### [Extracted entries]
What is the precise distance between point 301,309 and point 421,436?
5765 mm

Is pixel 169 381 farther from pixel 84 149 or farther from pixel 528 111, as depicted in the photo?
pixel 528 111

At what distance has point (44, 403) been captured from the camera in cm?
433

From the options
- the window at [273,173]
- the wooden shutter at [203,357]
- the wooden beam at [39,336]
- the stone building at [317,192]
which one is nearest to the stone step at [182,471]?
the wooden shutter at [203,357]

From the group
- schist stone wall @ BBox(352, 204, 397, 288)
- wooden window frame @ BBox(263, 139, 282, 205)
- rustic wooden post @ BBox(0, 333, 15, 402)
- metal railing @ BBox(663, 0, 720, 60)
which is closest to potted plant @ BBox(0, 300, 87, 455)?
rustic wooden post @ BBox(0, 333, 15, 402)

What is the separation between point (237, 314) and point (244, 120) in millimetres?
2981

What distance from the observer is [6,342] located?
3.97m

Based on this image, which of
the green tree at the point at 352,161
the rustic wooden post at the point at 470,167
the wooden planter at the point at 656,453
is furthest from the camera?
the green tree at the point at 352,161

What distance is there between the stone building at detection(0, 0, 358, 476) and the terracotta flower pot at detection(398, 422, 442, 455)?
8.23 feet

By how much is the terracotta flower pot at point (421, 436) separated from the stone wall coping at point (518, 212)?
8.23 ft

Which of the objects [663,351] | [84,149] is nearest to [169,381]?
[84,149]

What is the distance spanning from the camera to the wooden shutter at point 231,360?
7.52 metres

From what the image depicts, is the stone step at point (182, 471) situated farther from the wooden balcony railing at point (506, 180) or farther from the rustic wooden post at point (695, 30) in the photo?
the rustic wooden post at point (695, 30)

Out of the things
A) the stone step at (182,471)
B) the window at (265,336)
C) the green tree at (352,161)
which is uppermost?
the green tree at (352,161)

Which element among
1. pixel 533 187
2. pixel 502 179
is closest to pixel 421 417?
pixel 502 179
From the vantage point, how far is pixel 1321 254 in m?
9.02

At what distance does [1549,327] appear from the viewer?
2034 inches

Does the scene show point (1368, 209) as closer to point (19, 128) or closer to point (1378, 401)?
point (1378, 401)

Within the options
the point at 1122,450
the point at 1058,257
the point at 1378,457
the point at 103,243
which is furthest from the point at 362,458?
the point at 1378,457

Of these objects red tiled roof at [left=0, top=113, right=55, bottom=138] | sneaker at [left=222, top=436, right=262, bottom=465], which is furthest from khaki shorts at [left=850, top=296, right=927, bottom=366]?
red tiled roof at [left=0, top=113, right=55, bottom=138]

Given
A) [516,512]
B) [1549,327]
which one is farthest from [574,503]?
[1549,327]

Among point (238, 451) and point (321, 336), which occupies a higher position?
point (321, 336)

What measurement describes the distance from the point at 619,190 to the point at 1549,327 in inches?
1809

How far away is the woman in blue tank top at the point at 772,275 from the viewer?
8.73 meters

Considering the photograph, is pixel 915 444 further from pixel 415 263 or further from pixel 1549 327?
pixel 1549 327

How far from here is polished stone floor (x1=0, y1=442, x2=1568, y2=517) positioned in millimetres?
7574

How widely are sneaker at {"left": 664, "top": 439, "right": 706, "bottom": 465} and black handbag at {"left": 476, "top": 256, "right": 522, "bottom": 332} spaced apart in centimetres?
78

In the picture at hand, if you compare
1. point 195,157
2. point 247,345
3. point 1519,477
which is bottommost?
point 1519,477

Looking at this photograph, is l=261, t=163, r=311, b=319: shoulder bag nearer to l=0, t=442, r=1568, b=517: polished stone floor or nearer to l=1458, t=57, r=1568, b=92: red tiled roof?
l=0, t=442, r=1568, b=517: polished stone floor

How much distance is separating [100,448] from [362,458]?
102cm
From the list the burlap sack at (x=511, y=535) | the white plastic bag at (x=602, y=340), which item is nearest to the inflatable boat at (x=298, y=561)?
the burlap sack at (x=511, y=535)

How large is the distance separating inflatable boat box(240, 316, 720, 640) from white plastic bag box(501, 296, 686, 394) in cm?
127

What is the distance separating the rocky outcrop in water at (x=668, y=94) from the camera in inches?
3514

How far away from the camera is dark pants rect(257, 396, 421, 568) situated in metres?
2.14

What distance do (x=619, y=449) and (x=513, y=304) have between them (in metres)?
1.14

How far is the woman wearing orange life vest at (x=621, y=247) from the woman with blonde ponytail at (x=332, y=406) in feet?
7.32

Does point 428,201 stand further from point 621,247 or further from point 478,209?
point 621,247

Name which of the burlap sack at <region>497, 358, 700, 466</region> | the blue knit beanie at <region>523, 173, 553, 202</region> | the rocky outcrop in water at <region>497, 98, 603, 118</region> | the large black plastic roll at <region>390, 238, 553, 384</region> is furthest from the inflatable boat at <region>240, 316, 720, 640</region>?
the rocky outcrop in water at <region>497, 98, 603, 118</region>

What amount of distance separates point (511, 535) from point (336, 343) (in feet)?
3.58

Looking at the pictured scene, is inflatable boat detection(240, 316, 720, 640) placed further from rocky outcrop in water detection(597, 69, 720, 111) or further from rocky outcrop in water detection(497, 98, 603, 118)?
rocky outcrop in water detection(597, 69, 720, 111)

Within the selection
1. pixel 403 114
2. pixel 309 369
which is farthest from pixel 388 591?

### [Written problem]
Please output every record, keeping each line exact.

### [Response]
What is the precise distance between point 301,309 and point 421,436?
5765 mm

Is pixel 169 381 farther from pixel 84 149 or farther from pixel 528 111, as depicted in the photo?
pixel 528 111

At what distance has point (44, 403) been captured from the camera in cm?
433

From the options
- the window at [273,173]
- the wooden shutter at [203,357]
- the wooden beam at [39,336]
- the stone building at [317,192]
which one is nearest to the stone step at [182,471]?
the wooden shutter at [203,357]

From the group
- schist stone wall @ BBox(352, 204, 397, 288)
- wooden window frame @ BBox(263, 139, 282, 205)
- rustic wooden post @ BBox(0, 333, 15, 402)
- metal railing @ BBox(663, 0, 720, 60)
which is closest to potted plant @ BBox(0, 300, 87, 455)?
rustic wooden post @ BBox(0, 333, 15, 402)

What is the separation between point (237, 314) and point (244, 120) in millimetres?
2981

What distance from the observer is [6,342] located?
3.97m

Based on this image, which of
the green tree at the point at 352,161
the rustic wooden post at the point at 470,167
the wooden planter at the point at 656,453
is furthest from the camera?
the green tree at the point at 352,161

What distance is there between the stone building at detection(0, 0, 358, 476) and the terracotta flower pot at detection(398, 422, 442, 455)?
8.23 feet

By how much is the terracotta flower pot at point (421, 436) separated from the stone wall coping at point (518, 212)?
8.23 ft

Which of the objects [663,351] | [84,149] is nearest to [169,381]?
[84,149]

What is the distance spanning from the camera to the wooden shutter at point 231,360?
7.52 metres

From what the image depicts, is the stone step at point (182, 471) situated farther from the wooden balcony railing at point (506, 180) or farther from the rustic wooden post at point (695, 30) in the photo?
the rustic wooden post at point (695, 30)

Out of the things
A) the stone step at (182,471)
B) the window at (265,336)
C) the green tree at (352,161)
which is uppermost?
the green tree at (352,161)

Which element among
1. pixel 533 187
2. pixel 502 179
is closest to pixel 421 417?
pixel 502 179
From the vantage point, how far is pixel 1321 254 in m?
9.02

At what distance does [1549,327] appear from the viewer?
2034 inches

Does the scene show point (1368, 209) as closer to point (19, 128) or closer to point (1378, 401)?
point (1378, 401)

Within the options
the point at 1122,450
the point at 1058,257
the point at 1378,457
the point at 103,243
which is furthest from the point at 362,458?
the point at 1378,457

Of these objects red tiled roof at [left=0, top=113, right=55, bottom=138] | sneaker at [left=222, top=436, right=262, bottom=465], which is furthest from khaki shorts at [left=850, top=296, right=927, bottom=366]?
red tiled roof at [left=0, top=113, right=55, bottom=138]

Given
A) [516,512]
B) [1549,327]
which one is farthest from [574,503]?
[1549,327]

Among point (238, 451) and point (321, 336), which occupies a higher position?
point (321, 336)

What measurement describes the distance from the point at 619,190 to the point at 1549,327 in inches?
1809

How far away is the woman in blue tank top at the point at 772,275 from the viewer?
8.73 meters

Considering the photograph, is pixel 915 444 further from pixel 415 263 or further from pixel 1549 327?
pixel 1549 327

How far from here is polished stone floor (x1=0, y1=442, x2=1568, y2=517) positioned in millimetres?
7574

How widely are sneaker at {"left": 664, "top": 439, "right": 706, "bottom": 465} and black handbag at {"left": 476, "top": 256, "right": 522, "bottom": 332} spaced apart in centimetres?
78

In the picture at hand, if you compare
1. point 195,157
2. point 247,345
3. point 1519,477
which is bottommost?
point 1519,477

Looking at this photograph, is l=261, t=163, r=311, b=319: shoulder bag nearer to l=0, t=442, r=1568, b=517: polished stone floor or nearer to l=1458, t=57, r=1568, b=92: red tiled roof?
l=0, t=442, r=1568, b=517: polished stone floor

How much distance is separating [100,448] from [362,458]?
102cm
From the list the burlap sack at (x=511, y=535) | the white plastic bag at (x=602, y=340), which item is nearest to the inflatable boat at (x=298, y=561)?
the burlap sack at (x=511, y=535)

How large is the distance separating inflatable boat box(240, 316, 720, 640) from white plastic bag box(501, 296, 686, 394) in cm?
127

What is the distance separating the rocky outcrop in water at (x=668, y=94) from the camera in inches?
3514

How far away from the camera is dark pants rect(257, 396, 421, 568) situated in metres?
2.14

What distance do (x=619, y=449) and (x=513, y=304) have between them (in metres)?
1.14

How far is the woman wearing orange life vest at (x=621, y=247) from the woman with blonde ponytail at (x=332, y=406) in feet?
7.32

Does point 428,201 stand further from point 621,247 or further from point 478,209?
point 621,247

Name which of the burlap sack at <region>497, 358, 700, 466</region> | the blue knit beanie at <region>523, 173, 553, 202</region> | the rocky outcrop in water at <region>497, 98, 603, 118</region> | the large black plastic roll at <region>390, 238, 553, 384</region> is furthest from the inflatable boat at <region>240, 316, 720, 640</region>?
the rocky outcrop in water at <region>497, 98, 603, 118</region>

What amount of distance separates point (511, 535) from point (336, 343) (in feet)?
3.58

Looking at the pictured scene, is inflatable boat detection(240, 316, 720, 640) placed further from rocky outcrop in water detection(597, 69, 720, 111) or further from rocky outcrop in water detection(497, 98, 603, 118)?
rocky outcrop in water detection(597, 69, 720, 111)

Within the selection
1. pixel 403 114
2. pixel 309 369
which is farthest from pixel 388 591?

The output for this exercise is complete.